Since the end of the Great Recession, Michigan’s economy has been steadily improving. Just last month, economists at the University of Michigan released a report, saying: “Michigan added 24,100 jobs in the quarter, a sizzling 2.2 percent annualized rate.” The analysis also stated that personal income growth was slow but was expected to pick up over the next few years partially due to low unemployment. In other words, our state’s economy is good, but could always be better.
The key to residents of our great state getting more opportunities to thrive economically, is ensuring that Michigan remains business friendly. After all, we cannot expect there to be good jobs in our state, if we are hostile to job creators.

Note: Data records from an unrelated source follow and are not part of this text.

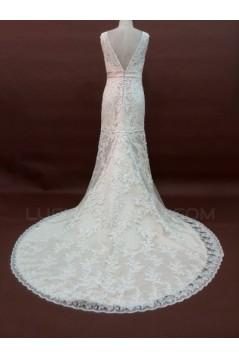 Trumpet/Mermaid V-neck Lace Bridal Wedding Dresses WD010056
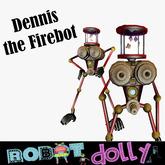 Robot Dolly - Dennis The Firebot MP vendor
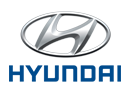 Referenzen-automotive-hyundai
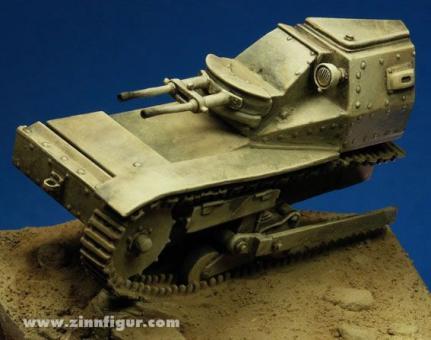C.V. 35 Tank Section
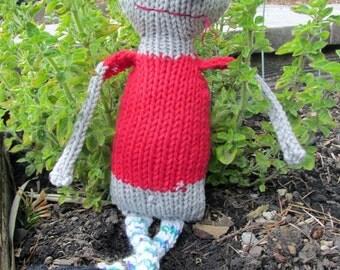 BEWARE Zombie Carl hand knit soft toy friend - 100% cotton plush original monster friend, featured in STUFFED magazine!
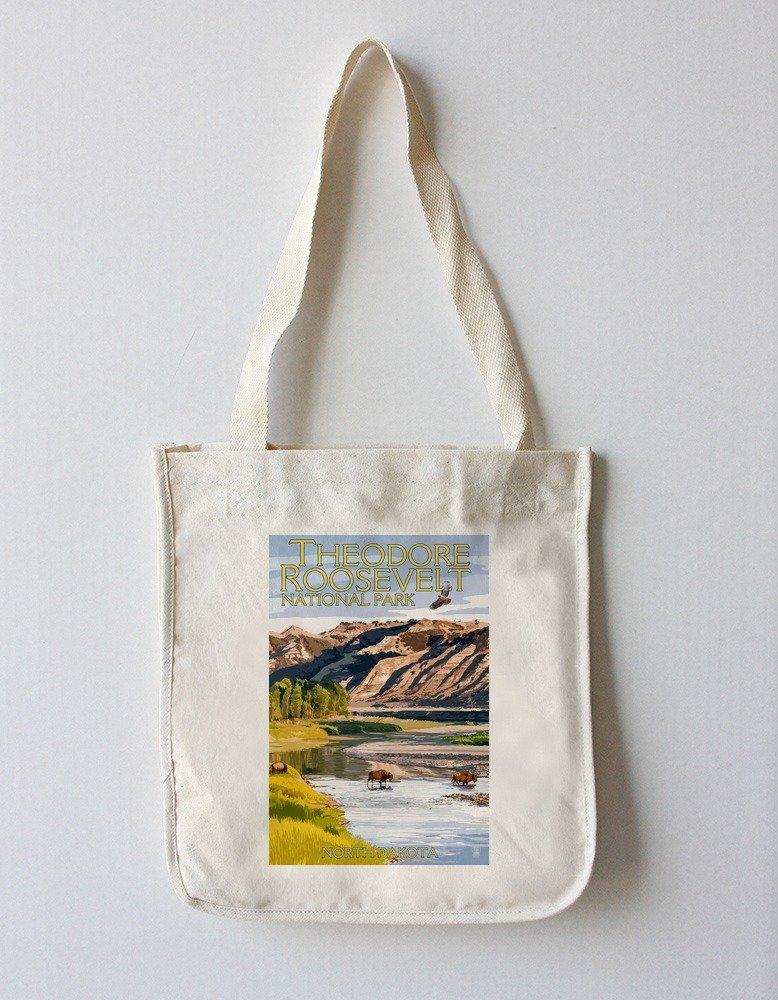 Amazon.com: Theodore Roosevelt National Park - North Dakota ...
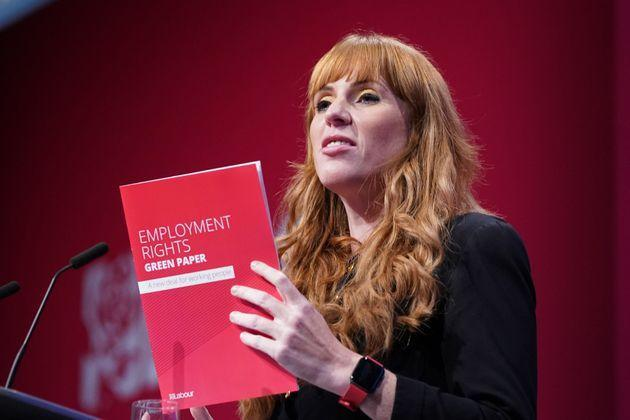 Labour deputy leader Angela Rayner speaks at the Labour Party conference in Brighton. (Photo: Stefan Rousseau - PA Images via Getty Images)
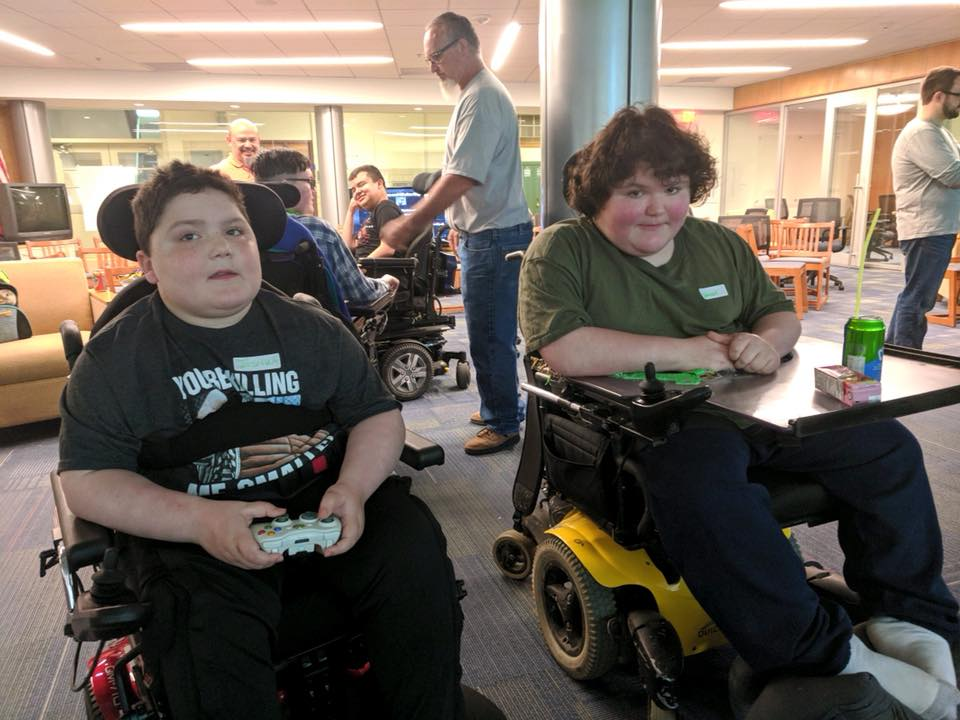 Salesianum School (DE) hosted a video game day for MMF Muscle Champions!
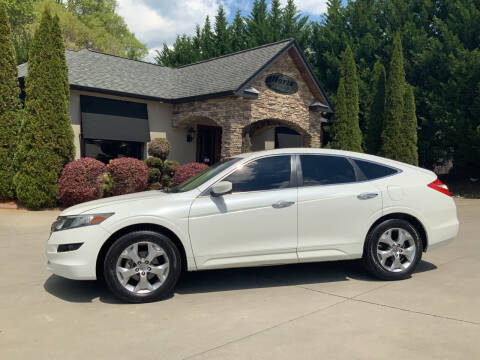 2010 Honda Accord Crosstour for sale at Hoyle Auto Sales in Taylorsville NC
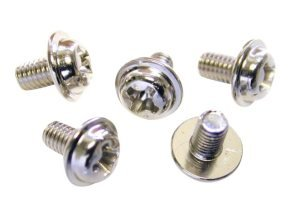Startech M3 Screws X 1/4 Long - 50x PACK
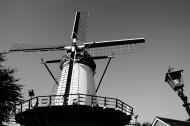 荷蘭風車圖片_12張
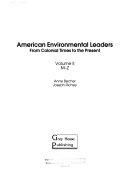 American Environmental Leaders  M Z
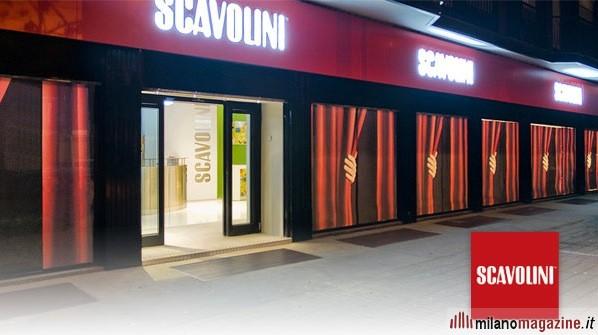 Nuovo negozio Scavolini a Milano - Notizie.it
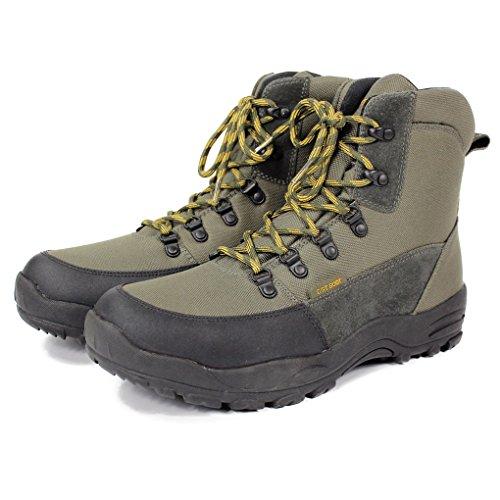 dirt-boot-waterproof-tpr-walking-hiking-trail-ankle-muck-boot-hunt-green-uk-11-eu45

State Rep. Gary Glenn (R-Williams Township), a proven legislature who has worked hard to move Michigan forward, and is a decent man. However, his recent comments comparing Consumers Energy – the utility company — to “terrorists” that he would like to “shoot” are not reflective of what he nor our Republican Party stands for. The Representative’s frustration over a policy fight resulted in this unfortunate attack on an industry that employs thousands across our state.
Towards this end, I want to applaud Michigan Chamber President & CEO Richard Studley for working to ensure that Michigan’s arena of public discourse remains one that encourages vigorous discussion, respects differences of opinion and honors free speech. His response to Representative Glenn’s comments were on point: “Every employer, regardless of size or type of business, has the right to participate in Michigan’s legislative process and should be treated with courtesy and respect.”
One part of Representative Glenn’s disagreement with the utilities, is his plan to give consumers more choices on where to get their electricity. Albeit well intended, this approach was tried in Massachusetts and the Attorney General in that state recently called for the program to be cancelled because it was rife with fraud and abuse. At a press conference on the matter, the Attorney General stated: “Competitive electric suppliers promise big energy savings but are actually burdening customers with hundreds of dollars in extra costs…In two years, Massachusetts residents lost over $176 million to these predatory companies. I’m calling for an end to this industry because that’s the best way to protect our seniors, low-income residents, and minority communities from these persistent scams.”
On the flip side of Representative Glenn, there is some good news for our state’s economy. The Ford Motor Company will purchase the Michigan Central Depot — Detroit’s decrepit train station that came to symbolize the downfall of that city’s economy. What’s so important about this purchase by Ford, is that it sends the message to businesses around the country that Michigan is fighting to better itself and the same can-do attitudes which originally made Detroit great are still there. I was particularly pleased to see the Washington Post cover this important story and remain hopeful this will help attract new businesses to our state.
During this year’s Super Bowl, a non-profit group affiliated with Governor Rick Snyder ran an advertisement touting the state’s economic recovery over the last several years and promoting our business-friendly state. This is the type of pro-growth rhetoric we need emanating from our state’s leaders, and why I am supporting Bill Schuette to be the next Governor of Michigan.
In addition to the good news cited in their report, the University of Michigan economic analysis also found that real disposable income growth in our state was “disappointing.” Let’s keep the discourse positive in Michigan, avoid attacks on businesses that offer our residents good paying jobs and celebrate the private sector’s efforts to rebuild our state. I believe we can make our state’s economy great again, and our legislative leaders are key to Michigan’s future. So long as their voices remain respectful, our state’s reputation as a great place to do business will continue to grow and many companies will follow Ford’s example.